Перед его глазами возникла Луция, какой он видел ее последний раз, идущая в кольце поклонников, величественная, прекрасная и холодная, с венком из нарциссов на русых со странным зеленоватым отливом волосах. Поговаривали, что ее мать родила дочь от речного бога, а не Луция Нумиция. Бедный Каризиан! Может быть, и к лучшему, что все так сложилось: пусть лучше парень немного помучается и успокоится, чем станет мужем этой ходячей статуи.
Но Каризиан, похоже, вовсе не собирался прислушиваться к голосу разума. Схватив приятеля за руку, он жалобно заглянул ему в глаза:
– Север, помоги, а? Ты же все можешь. Ну, пожалуйста!

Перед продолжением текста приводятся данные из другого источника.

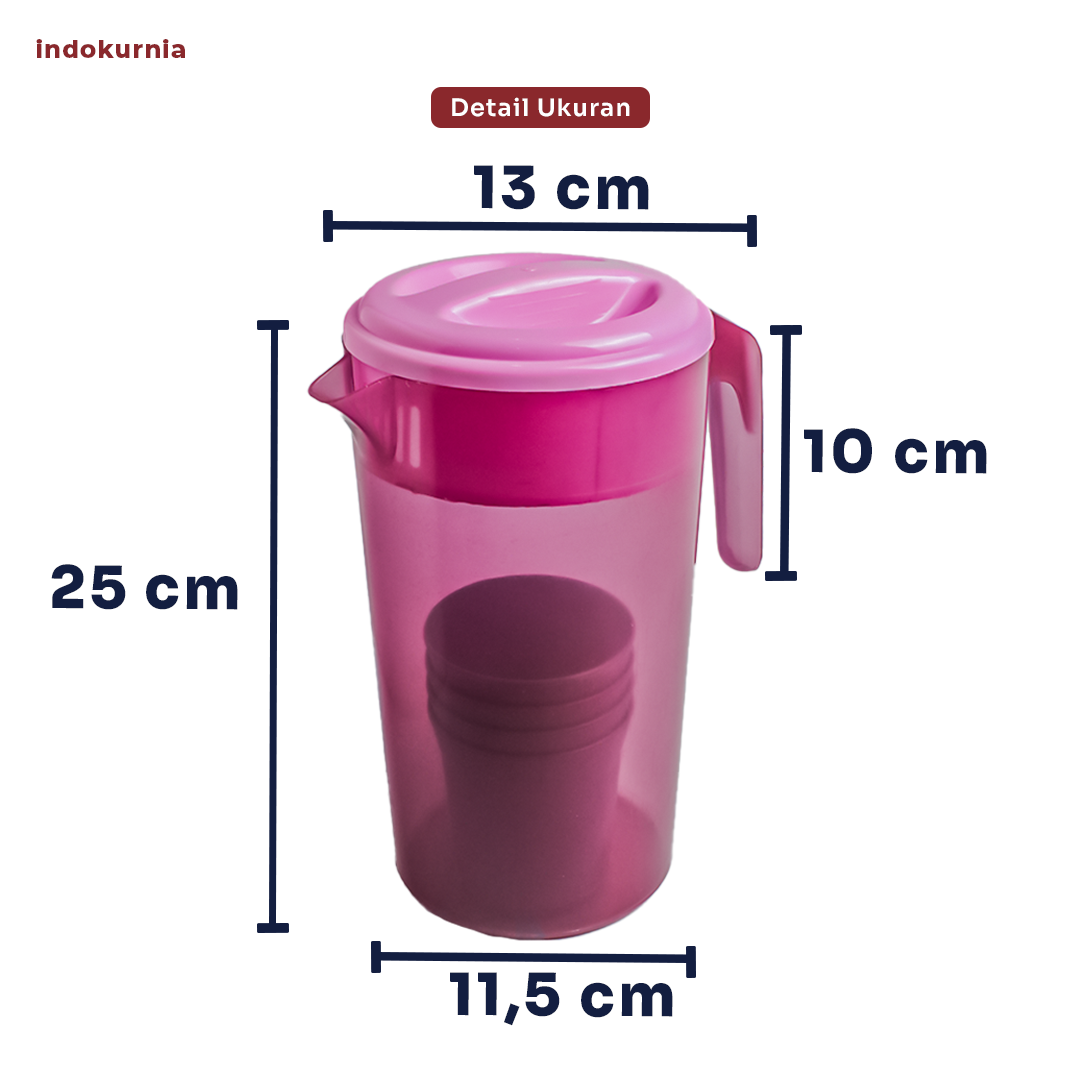 Teko Compact Set American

– Что я могу? – не понял тот. – Вернуть ее в лоно семьи? Ты с ума сошел! Поверь, где бы она ни была, ей там лучше, чем в родном доме.
– Да я не о том! Я хочу выкупить ее у Федрины!
– Нет, ты точно рехнулся! Это будет скандал, какого давно не видел Рим! Ты же не собираешься жениться на рабыне, пусть даже и бывшей патрицианке? Кстати, если ты запамятовал, то хочу напомнить: сенаторам запрещено жениться не только на рабынях, но и на вольноотпущенницах тоже. Поэтому, даже если ты выкупишь прекрасную Луцию и дашь ей свободу, от этого ничего не изменится. Она не согласится войти наложницей в дом, где могла бы быть госпожой, и ты, избавившись от одной проблемы, наживешь кучу других. Так что успокойся, и зайдем, наконец, внутрь. Терпеть не могу стоять на лестнице словно раб, вышвырнутый из хозяйского дома. Кстати, у меня там встреча с Александром Афинским. Помнишь, я тебе говорил о парне, с которым встретился недавно в императорском дворце? Типичный провинциальный философ, обожает рассуждать, сам не зная о чем. Но что-то в нем есть эдакое невинное, словно дуновение свежего ветра.
– Тебе мои беды совсем безразличны? Как ты жесток!
– Ну почему… Ты мой друг, и твои проблемы – это мои проблемы. Но не думаю, что мои дружеские чувства станут менее теплыми, если мы зайдем под крышу и не станем мерзнуть на ветру. У меня вечером свидание с одной красоткой, и я бы не хотел простудиться. Это будет очень некстати.
– Ты говоришь как изнеженный патриций, а не воин!
– Гм… Что касается патрицианской изнеженности, то это вам виднее, сенатор Каризиан. Я всего лишь всадник и останусь таковым до конца своих дней. По второму пункту обвинения хочу заметить, что ничего не имею против лишений на войне, но совершенно не жажду множить их в мирной жизни. И если уж говорить о закалке, то могу тебе напомнить о Девичьем фонтане на Марсовом поле, в котором купаются даже дети. Как кое-кто после омовения в нем четыре дня изводил меня причитаниями, что того гляди умрет от простуды. Я уже не говорю о том, как ты канючил недавно в Путеолах, уговаривая меня зайти в дом, хотя ночная прохлада была только на пользу некоему пьянице. Ну, пойдем, упрямец!